Identifying possibilities, discussing options and developing a list of sustainable features within a project, is important, but it’s also the “easy” part. The process of determining which features to select is what ultimately establishes what the project will be and where it will lead the agency in the long run. No item is inherently “good” or “bad;” each one will have advantages and disadvantages which can differ greatly depending on the project and its individual parameters. There are four key factors to evaluate in making final decisions on sustainable elements for a project.
1. Committed Client Leadership
Without a strong client, and particularly one serving in a project management role, sustainable design approaches may not succeed. The role of the design team is to develop solutions, educate the client and enable the client to push a project to its highest level. Integrated within that is sustainability. Transportation facilities typically involve multiple levels of approvals, and multiple departments with diverse user group needs. Within that structure, there are inevitably individuals that may need to be educated on the benefits of sustainability and the misconceptions of its costs and/or benefits. These individuals may also need assurances that a sustainable process need not disrupt their operational models or negatively alter the way they conduct business.
A strong client lead that believes in the principles of sustainable design can help educate other team members and assist in making the executive decisions needed to keep the project moving in the right direction.
2. Budget Constraints
In a “perfect world,” cost would not matter. However, this is a luxury transportation agencies simply cannot afford. The cost of implementing a good, sustainable practice can outweigh the benefits of the practice. Often, this can be true in renovations or additions to existing facilities, where new and old have to integrate with one another. Collecting and reusing storm water on site can save considerable utility costs year-over-year, but if the site is not large enough to do this without underground tanks, the cost of the tanks may be prohibitive. Likewise, recycling construction waste or performing additional building commissioning over the first year of the facility are good practices and can yield critical energy source information, but, they cost money to perform and those costs must be evaluated.
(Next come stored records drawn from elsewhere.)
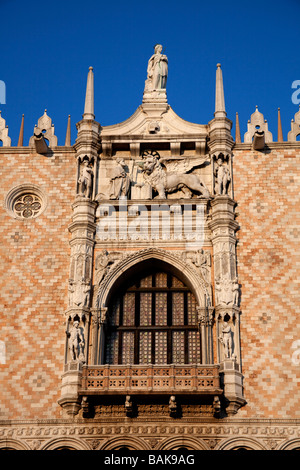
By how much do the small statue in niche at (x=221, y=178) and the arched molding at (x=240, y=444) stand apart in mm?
7541

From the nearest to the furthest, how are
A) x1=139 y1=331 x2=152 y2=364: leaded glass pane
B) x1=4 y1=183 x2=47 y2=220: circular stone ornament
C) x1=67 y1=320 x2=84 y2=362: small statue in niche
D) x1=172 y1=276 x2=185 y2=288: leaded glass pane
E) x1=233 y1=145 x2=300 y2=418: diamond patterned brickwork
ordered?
1. x1=233 y1=145 x2=300 y2=418: diamond patterned brickwork
2. x1=67 y1=320 x2=84 y2=362: small statue in niche
3. x1=139 y1=331 x2=152 y2=364: leaded glass pane
4. x1=172 y1=276 x2=185 y2=288: leaded glass pane
5. x1=4 y1=183 x2=47 y2=220: circular stone ornament

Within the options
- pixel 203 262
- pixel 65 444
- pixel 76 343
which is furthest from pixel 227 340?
pixel 65 444

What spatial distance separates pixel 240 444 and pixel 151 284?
18.2ft

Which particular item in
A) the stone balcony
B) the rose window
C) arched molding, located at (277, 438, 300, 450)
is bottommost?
arched molding, located at (277, 438, 300, 450)

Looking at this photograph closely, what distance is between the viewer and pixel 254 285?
24.5m

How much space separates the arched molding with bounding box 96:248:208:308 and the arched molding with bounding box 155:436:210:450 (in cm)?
395

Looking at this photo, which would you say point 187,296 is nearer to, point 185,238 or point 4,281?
point 185,238

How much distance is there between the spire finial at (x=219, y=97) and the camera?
88.7 feet

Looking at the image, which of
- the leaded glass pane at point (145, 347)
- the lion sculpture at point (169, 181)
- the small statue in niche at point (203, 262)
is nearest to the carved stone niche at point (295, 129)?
the lion sculpture at point (169, 181)

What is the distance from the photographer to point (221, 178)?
25984 mm

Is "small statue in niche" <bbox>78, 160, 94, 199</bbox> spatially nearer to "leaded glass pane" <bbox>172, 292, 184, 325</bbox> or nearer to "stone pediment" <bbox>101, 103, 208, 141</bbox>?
"stone pediment" <bbox>101, 103, 208, 141</bbox>

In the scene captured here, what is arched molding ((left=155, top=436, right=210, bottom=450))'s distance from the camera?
2202 cm

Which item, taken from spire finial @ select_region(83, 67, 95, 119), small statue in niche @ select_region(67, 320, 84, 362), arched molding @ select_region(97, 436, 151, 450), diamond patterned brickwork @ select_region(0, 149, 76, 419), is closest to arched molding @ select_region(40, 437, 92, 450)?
arched molding @ select_region(97, 436, 151, 450)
Every project has a budget, and as the budget is approached and/or surpassed, it may simply not be feasible for the client to pay the initial costs associated with some items, regardless of their long-term benefits. An experienced design team can identify overall project savings to help find room for desired sustainable approaches without a critical loss to facility quality, size or effectiveness.
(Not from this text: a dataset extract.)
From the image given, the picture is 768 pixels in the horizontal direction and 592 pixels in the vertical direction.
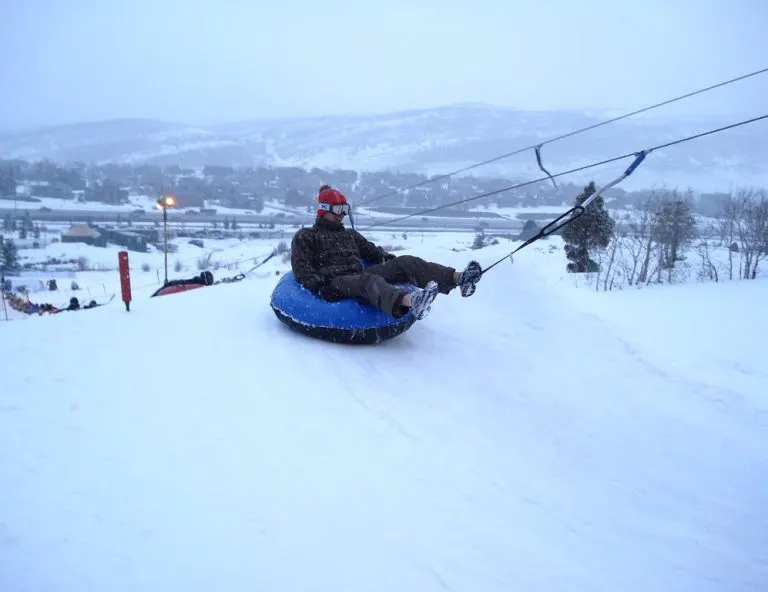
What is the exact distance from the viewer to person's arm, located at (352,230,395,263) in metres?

3. Lifecycle Cost Analysis
A key element of comprehensive decision-making is developing an understanding of facility life-cycle costs for design items. A simple comparison of first costs, or initial capital investment costs at the time of construction, may not provide a true picture of the “value” to the client for implementing a sustainable design solution. Using life-cycle costing allows the owner to evaluate costs from a more comprehensive viewpoint. There are three primary factors to consider in lifecycle costing.
A. Payback Period vs. First Cost- A good way to understand this is to think of purchasing a new family car. Car A may cost $20,000 initially, while Car B costs $25,000. But, over the 10 years you own the car, the maintenance costs for Car A may be $10,000, whereas the maintenance costs of Car B is only $2,000. Therefore, over the lifecycle of the car, Car B is a better value at $27,000 than Car A is at $30,000. This may be the best reason to use lifecycle cost comparisons in transit facilities, because they tend to be utilized for 30, 40, 50 years, or more by an agency. In some larger cities, there are maintenance and operations facilities that have been operating for 100 years! Sometimes sustainable design solutions are at essentially no additional first cost to the owner. But if the payback for installing, for example, a high-efficiency mechanical system is 3.5 years in comparison to the projected energy savings and a building is projected to operate for 30 years, that means the owner is saving considerable operating funds for 26.5 years. At Division 13, LA Metro chose to invest in a more robust HVAC system, and a storm-water reclamation system which could reclaim as much as 1.9M gallons of storm water per year, at the typical rainfall rates in Los Angeles. The bus wash system internally recycles 70 to 75 percent of its water, leaving an initial fresh water requirement of about 1.3M gallons per year. Whatever remains in the storage tanks could be used for irrigation or grey water needs, so, LA Metro has essentially eliminated the majority of the cost of municipal water to its facility for the lifetime of its use. This is a tangible monetary value to the agency.